*Objective*.
Please write out exactly the lines that begin at the line containing "Can you tell" and run to the end of the records.
■ ■ ■ ■
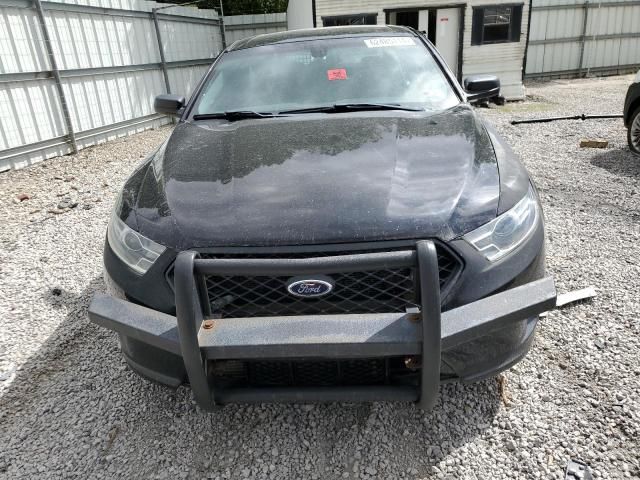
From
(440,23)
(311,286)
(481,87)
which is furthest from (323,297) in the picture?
(440,23)

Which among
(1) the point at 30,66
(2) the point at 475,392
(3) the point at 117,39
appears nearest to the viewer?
(2) the point at 475,392

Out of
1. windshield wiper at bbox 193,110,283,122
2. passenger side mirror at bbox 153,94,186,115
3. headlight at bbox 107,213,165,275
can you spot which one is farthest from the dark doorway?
headlight at bbox 107,213,165,275

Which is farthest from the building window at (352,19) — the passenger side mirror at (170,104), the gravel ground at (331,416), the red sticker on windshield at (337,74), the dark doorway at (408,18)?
the gravel ground at (331,416)

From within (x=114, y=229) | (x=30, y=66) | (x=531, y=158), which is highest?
(x=30, y=66)

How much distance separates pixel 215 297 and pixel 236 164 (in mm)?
716

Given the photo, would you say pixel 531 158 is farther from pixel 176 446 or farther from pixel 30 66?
pixel 30 66

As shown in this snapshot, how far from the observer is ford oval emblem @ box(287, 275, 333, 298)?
1637 millimetres

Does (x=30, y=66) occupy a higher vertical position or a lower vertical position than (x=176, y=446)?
higher

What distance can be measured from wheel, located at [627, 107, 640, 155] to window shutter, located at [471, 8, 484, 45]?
7.95 meters

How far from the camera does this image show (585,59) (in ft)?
→ 55.9

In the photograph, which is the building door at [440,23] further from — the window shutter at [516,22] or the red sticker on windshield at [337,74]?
the red sticker on windshield at [337,74]

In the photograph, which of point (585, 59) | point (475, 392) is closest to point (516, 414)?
point (475, 392)

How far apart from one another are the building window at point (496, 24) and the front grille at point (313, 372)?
13316mm

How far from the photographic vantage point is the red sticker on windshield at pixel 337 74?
9.93ft
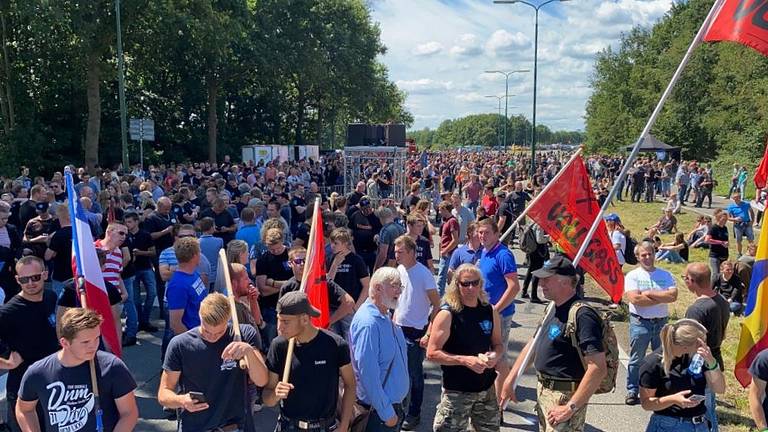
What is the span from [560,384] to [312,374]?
5.16 ft

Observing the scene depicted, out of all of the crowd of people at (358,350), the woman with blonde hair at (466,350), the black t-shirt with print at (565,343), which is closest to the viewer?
the crowd of people at (358,350)

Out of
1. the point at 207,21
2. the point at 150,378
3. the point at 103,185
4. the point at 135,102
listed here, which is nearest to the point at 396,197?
the point at 103,185

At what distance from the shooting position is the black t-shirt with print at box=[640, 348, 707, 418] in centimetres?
392

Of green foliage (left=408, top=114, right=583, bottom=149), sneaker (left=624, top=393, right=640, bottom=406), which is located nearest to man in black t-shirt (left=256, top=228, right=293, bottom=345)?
sneaker (left=624, top=393, right=640, bottom=406)

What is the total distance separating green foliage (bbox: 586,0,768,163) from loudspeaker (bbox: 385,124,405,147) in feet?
52.8

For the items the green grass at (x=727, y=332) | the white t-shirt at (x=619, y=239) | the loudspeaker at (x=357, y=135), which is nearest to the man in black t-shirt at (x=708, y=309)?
the green grass at (x=727, y=332)

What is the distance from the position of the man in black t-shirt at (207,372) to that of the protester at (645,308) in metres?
4.12

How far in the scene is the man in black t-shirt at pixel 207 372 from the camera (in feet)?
11.8

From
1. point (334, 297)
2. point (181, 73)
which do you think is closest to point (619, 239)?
point (334, 297)

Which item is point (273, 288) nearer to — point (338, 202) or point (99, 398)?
point (99, 398)

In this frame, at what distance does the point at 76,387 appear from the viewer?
3.44 meters

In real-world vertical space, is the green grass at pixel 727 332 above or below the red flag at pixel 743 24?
below

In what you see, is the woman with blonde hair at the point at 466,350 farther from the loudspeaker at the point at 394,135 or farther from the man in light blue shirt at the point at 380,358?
the loudspeaker at the point at 394,135

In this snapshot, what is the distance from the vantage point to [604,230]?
6.02 meters
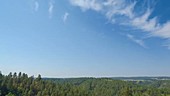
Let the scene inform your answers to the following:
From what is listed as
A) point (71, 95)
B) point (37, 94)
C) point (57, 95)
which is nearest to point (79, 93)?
point (71, 95)

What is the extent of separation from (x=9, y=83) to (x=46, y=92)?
22154 millimetres

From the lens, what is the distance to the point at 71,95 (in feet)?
531

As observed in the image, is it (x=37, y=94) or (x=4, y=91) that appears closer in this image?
(x=4, y=91)

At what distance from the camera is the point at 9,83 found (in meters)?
143

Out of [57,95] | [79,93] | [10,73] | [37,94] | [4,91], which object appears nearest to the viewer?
[4,91]

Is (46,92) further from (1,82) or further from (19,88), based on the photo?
(1,82)

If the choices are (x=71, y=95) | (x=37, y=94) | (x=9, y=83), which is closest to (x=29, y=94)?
(x=37, y=94)

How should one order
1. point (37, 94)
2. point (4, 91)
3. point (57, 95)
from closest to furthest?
point (4, 91), point (37, 94), point (57, 95)

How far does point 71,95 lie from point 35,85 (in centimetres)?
2402

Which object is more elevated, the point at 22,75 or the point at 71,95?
the point at 22,75

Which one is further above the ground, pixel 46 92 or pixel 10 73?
pixel 10 73

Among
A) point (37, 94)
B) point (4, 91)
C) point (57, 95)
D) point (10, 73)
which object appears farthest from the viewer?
point (10, 73)

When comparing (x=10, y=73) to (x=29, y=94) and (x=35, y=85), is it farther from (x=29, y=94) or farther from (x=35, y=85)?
(x=29, y=94)

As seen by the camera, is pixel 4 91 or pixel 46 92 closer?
pixel 4 91
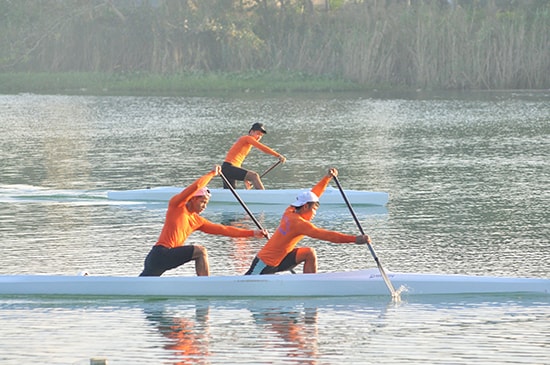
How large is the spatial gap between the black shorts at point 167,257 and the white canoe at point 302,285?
15 centimetres

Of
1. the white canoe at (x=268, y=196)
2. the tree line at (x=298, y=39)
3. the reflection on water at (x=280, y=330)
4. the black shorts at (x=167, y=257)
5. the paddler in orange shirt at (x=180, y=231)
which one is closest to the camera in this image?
the reflection on water at (x=280, y=330)

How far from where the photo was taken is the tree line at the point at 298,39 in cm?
5178

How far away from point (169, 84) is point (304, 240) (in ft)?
137

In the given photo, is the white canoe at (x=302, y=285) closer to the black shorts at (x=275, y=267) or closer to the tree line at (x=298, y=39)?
the black shorts at (x=275, y=267)

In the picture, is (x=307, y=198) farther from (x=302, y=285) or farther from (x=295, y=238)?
(x=302, y=285)

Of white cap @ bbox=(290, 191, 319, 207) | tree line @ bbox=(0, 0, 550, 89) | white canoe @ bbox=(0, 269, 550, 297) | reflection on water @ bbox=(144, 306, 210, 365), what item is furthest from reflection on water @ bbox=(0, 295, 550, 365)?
tree line @ bbox=(0, 0, 550, 89)

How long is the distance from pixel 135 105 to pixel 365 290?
1534 inches

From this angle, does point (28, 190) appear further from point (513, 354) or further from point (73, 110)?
point (73, 110)

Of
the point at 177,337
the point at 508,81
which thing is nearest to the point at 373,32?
the point at 508,81

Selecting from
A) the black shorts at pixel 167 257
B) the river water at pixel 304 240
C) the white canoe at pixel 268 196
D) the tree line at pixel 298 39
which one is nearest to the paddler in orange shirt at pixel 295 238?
the river water at pixel 304 240

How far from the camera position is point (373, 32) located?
55.3 metres

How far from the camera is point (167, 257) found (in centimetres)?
1497

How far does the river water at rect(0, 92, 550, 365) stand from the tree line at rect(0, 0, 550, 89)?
23.3 ft

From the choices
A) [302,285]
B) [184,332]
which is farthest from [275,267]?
[184,332]
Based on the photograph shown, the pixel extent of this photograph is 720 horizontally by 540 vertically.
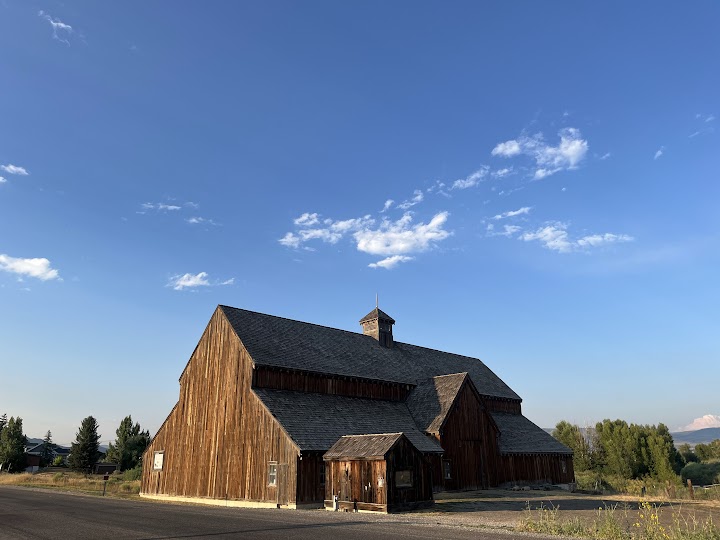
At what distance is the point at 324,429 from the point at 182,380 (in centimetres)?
1449

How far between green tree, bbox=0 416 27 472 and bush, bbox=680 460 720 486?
99687 millimetres

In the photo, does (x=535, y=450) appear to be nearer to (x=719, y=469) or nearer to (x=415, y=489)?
(x=415, y=489)

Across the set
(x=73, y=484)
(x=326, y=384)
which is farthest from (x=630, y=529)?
(x=73, y=484)

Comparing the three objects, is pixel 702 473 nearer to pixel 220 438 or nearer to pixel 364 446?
pixel 364 446

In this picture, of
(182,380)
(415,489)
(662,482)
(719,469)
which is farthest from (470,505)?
(719,469)

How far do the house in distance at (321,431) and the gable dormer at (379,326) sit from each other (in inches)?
41.9

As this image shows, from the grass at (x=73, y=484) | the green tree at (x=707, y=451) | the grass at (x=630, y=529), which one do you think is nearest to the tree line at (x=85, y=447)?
the grass at (x=73, y=484)

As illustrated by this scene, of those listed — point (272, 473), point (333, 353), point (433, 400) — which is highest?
point (333, 353)

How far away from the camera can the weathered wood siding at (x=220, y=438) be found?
30.1 metres

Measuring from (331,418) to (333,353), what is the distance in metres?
Result: 8.43

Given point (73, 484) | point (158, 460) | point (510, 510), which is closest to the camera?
point (510, 510)

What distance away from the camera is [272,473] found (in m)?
29.7

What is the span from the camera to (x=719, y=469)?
59.1 meters

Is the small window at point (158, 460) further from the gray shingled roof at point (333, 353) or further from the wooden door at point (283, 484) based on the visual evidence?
the wooden door at point (283, 484)
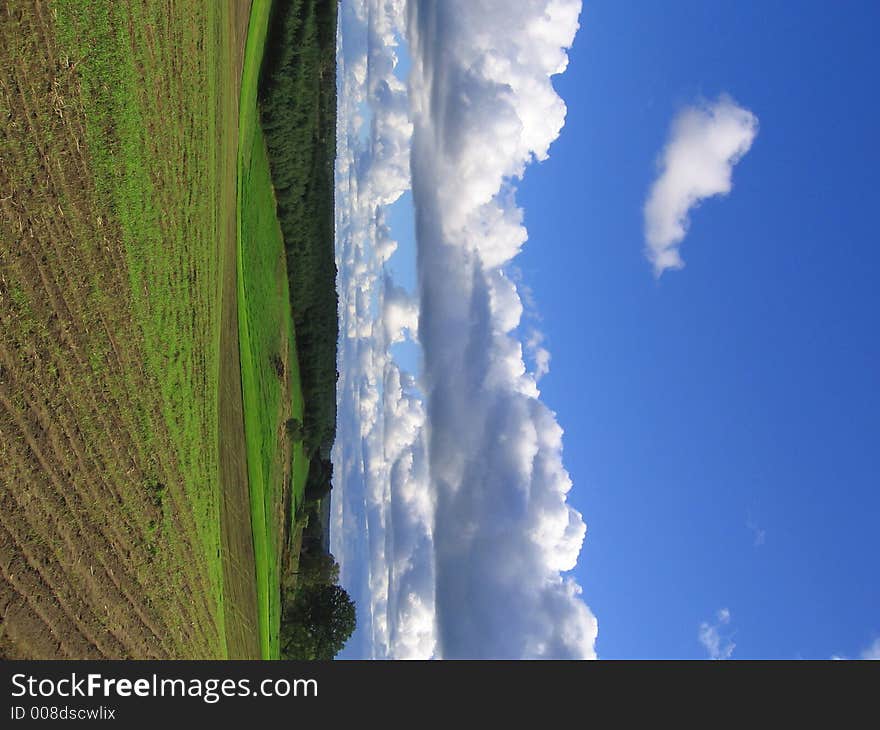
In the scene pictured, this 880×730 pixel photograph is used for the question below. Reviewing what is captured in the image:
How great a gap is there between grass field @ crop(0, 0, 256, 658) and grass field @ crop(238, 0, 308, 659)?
13.7 meters

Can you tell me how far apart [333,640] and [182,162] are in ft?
183

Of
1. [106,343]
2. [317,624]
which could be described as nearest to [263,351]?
[317,624]

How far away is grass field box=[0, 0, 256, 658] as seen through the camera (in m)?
21.7

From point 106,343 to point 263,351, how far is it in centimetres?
3827

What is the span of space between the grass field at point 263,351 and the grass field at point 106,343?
13706 mm

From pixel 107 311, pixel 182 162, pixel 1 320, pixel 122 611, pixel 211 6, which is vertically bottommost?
pixel 122 611

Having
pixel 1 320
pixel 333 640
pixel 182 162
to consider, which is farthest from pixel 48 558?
pixel 333 640

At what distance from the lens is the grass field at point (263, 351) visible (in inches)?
2144

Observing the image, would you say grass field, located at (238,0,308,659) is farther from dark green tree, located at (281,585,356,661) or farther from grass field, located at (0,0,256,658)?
grass field, located at (0,0,256,658)

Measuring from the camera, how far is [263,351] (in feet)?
212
■ ■ ■ ■
*Correct output*.
Can you tell me how far apart [333,640] and [182,162] are in ft?
183

Of
1. [106,343]
2. [317,624]
which could be described as nearest to [263,351]?
[317,624]

How far away is grass field box=[0, 0, 256, 658] as seen through the camera (in m)?
21.7

From point 106,343 to point 263,351, how far is it in centimetres?
3827

What is the span of space between the grass field at point 263,351 and the grass field at point 106,343?
13706 mm

From pixel 107 311, pixel 182 162, pixel 1 320, pixel 122 611, pixel 211 6, which is vertically bottommost?
pixel 122 611

Having
pixel 1 320
pixel 333 640
pixel 182 162
to consider, which is farthest from pixel 48 558?
pixel 333 640

At what distance from the lens is the grass field at point (263, 351) visible (in inches)?
2144

Observing the image, would you say grass field, located at (238,0,308,659) is farther from dark green tree, located at (281,585,356,661) or farther from grass field, located at (0,0,256,658)?
grass field, located at (0,0,256,658)

Measuring from the camera, how far is [263,351] (in feet)?
212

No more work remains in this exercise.